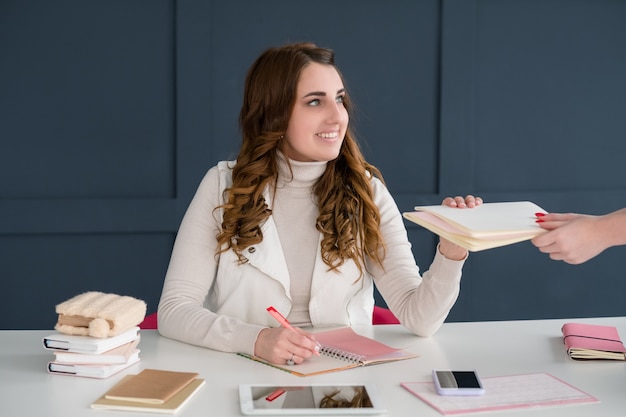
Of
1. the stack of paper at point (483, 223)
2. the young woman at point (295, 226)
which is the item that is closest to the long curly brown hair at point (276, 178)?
the young woman at point (295, 226)

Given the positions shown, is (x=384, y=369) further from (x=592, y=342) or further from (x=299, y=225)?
(x=299, y=225)

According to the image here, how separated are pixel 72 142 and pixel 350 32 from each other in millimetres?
1461

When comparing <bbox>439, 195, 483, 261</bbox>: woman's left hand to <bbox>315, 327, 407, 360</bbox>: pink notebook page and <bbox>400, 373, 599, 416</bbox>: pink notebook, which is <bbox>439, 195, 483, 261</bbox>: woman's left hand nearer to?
<bbox>315, 327, 407, 360</bbox>: pink notebook page

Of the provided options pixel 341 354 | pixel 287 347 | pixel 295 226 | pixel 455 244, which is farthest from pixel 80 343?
pixel 455 244

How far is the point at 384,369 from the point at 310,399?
11.4 inches

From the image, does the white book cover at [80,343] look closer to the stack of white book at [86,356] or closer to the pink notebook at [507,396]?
the stack of white book at [86,356]

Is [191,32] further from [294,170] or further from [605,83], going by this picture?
[605,83]

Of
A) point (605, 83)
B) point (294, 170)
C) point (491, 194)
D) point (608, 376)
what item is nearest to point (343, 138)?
point (294, 170)

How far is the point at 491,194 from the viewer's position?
4387 mm

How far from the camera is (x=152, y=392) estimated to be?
176cm

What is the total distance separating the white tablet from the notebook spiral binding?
0.66 ft

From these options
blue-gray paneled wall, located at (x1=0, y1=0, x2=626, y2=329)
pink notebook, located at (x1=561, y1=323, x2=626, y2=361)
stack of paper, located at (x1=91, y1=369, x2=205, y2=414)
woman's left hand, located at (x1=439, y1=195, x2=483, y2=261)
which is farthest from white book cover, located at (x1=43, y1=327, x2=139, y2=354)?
blue-gray paneled wall, located at (x1=0, y1=0, x2=626, y2=329)

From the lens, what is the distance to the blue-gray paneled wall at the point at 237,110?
161 inches

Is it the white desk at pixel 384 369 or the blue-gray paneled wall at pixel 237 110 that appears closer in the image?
the white desk at pixel 384 369
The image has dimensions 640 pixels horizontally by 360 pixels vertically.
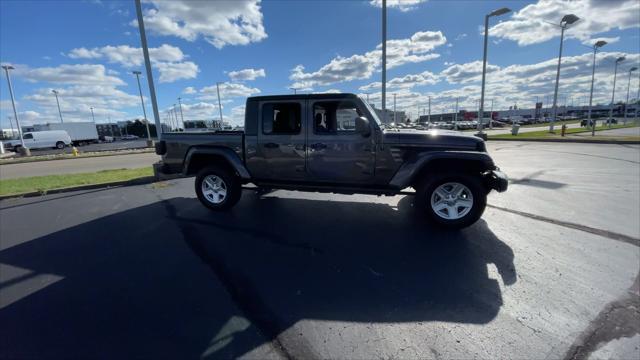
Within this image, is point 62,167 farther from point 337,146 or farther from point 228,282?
point 228,282

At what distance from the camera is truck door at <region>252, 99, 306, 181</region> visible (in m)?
5.00

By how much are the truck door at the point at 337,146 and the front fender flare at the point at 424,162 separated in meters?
0.45

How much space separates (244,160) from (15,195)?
6.72m

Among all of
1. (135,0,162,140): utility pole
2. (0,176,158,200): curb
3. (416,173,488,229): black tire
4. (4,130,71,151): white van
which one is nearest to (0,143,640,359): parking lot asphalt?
(416,173,488,229): black tire

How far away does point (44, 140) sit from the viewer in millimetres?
34312

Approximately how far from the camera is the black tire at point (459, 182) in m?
4.21

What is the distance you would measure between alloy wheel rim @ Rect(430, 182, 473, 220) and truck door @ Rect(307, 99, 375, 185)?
1.02 meters

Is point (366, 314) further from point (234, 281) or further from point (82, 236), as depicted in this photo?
point (82, 236)

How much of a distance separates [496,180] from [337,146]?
2351 mm

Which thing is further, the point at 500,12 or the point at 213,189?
the point at 500,12

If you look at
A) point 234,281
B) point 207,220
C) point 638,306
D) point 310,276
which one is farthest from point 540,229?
point 207,220

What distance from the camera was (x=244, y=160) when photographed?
17.7ft

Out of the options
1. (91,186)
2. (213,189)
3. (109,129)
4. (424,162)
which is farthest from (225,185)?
(109,129)

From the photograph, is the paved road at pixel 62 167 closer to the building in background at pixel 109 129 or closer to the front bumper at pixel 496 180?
the front bumper at pixel 496 180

**Instruction**
Copy all the lines of data exactly as they appear, dropping any images.

**Finished task**
Of
1. the stack of paper at point (483, 223)
2. the young woman at point (295, 226)
which is the item that is closest to the long curly brown hair at point (276, 178)?
the young woman at point (295, 226)

Given the positions shown, is (x=384, y=369) further from (x=592, y=342) or further from (x=299, y=225)?
(x=299, y=225)

According to the image here, how separated are pixel 72 142 and pixel 350 32 from each other in millimetres?
1461

When comparing <bbox>439, 195, 483, 261</bbox>: woman's left hand to <bbox>315, 327, 407, 360</bbox>: pink notebook page and <bbox>400, 373, 599, 416</bbox>: pink notebook, which is <bbox>439, 195, 483, 261</bbox>: woman's left hand nearer to?
<bbox>315, 327, 407, 360</bbox>: pink notebook page

Of the provided options pixel 341 354 | pixel 287 347 | pixel 295 226 | pixel 455 244, which is farthest from pixel 80 343?
pixel 455 244

How far is the point at 384,369 from the point at 310,399?
11.4 inches

From the image, does the white book cover at [80,343] look closer to the stack of white book at [86,356] or closer to the pink notebook at [507,396]?
the stack of white book at [86,356]

Is [191,32] further from [294,170] or further from [605,83], going by this picture?
[605,83]

Of
A) point (605, 83)
B) point (294, 170)
C) point (491, 194)
D) point (608, 376)
what item is nearest to point (343, 138)?
point (294, 170)

How far is the point at 491,194 from the viewer's position?
4387 mm

How far from the camera is (x=152, y=392) estimated to be?
176cm

What is the total distance separating the white tablet from the notebook spiral binding?
0.66 ft

From these options
blue-gray paneled wall, located at (x1=0, y1=0, x2=626, y2=329)
pink notebook, located at (x1=561, y1=323, x2=626, y2=361)
stack of paper, located at (x1=91, y1=369, x2=205, y2=414)
woman's left hand, located at (x1=439, y1=195, x2=483, y2=261)
which is farthest from white book cover, located at (x1=43, y1=327, x2=139, y2=354)?
blue-gray paneled wall, located at (x1=0, y1=0, x2=626, y2=329)

From the lens, what is the distance to the blue-gray paneled wall at the point at 237,110?
161 inches

Is it the white desk at pixel 384 369 or the blue-gray paneled wall at pixel 237 110 that appears closer in the image?
the white desk at pixel 384 369
The image has dimensions 640 pixels horizontally by 360 pixels vertically.
Within this image, is point 62,167 farther from point 337,146 or farther from point 228,282?
point 228,282

At what distance from the camera is truck door at <region>252, 99, 306, 181</region> visible (in m)?
5.00

By how much are the truck door at the point at 337,146 and the front fender flare at the point at 424,162 separated in meters?
0.45

How much space separates (244,160) from (15,195)?
6.72m

Among all of
1. (135,0,162,140): utility pole
2. (0,176,158,200): curb
3. (416,173,488,229): black tire
4. (4,130,71,151): white van
which one is nearest to (0,143,640,359): parking lot asphalt?
(416,173,488,229): black tire

How far away does point (44, 140) sit from the viewer in millimetres?
34312

Approximately how far from the camera is the black tire at point (459, 182) in m?
4.21

What is the distance you would measure between alloy wheel rim @ Rect(430, 182, 473, 220) and truck door @ Rect(307, 99, 375, 185)?
1.02 meters

Is point (366, 314) further from point (234, 281) or further from point (82, 236), as depicted in this photo?
point (82, 236)

How much of a distance separates [496,180] from [337,146]?
2351 mm

Which thing is further, the point at 500,12 or the point at 213,189?
the point at 500,12

If you look at
A) point 234,281
B) point 207,220
C) point 638,306
D) point 310,276
which one is farthest from point 540,229?
point 207,220

What distance from the camera was (x=244, y=160) when photographed?
17.7ft

Out of the options
1. (91,186)
2. (213,189)
3. (109,129)
4. (424,162)
which is farthest from (225,185)?
(109,129)

From the photograph, is the paved road at pixel 62 167 closer to the building in background at pixel 109 129 or closer to the front bumper at pixel 496 180?
the front bumper at pixel 496 180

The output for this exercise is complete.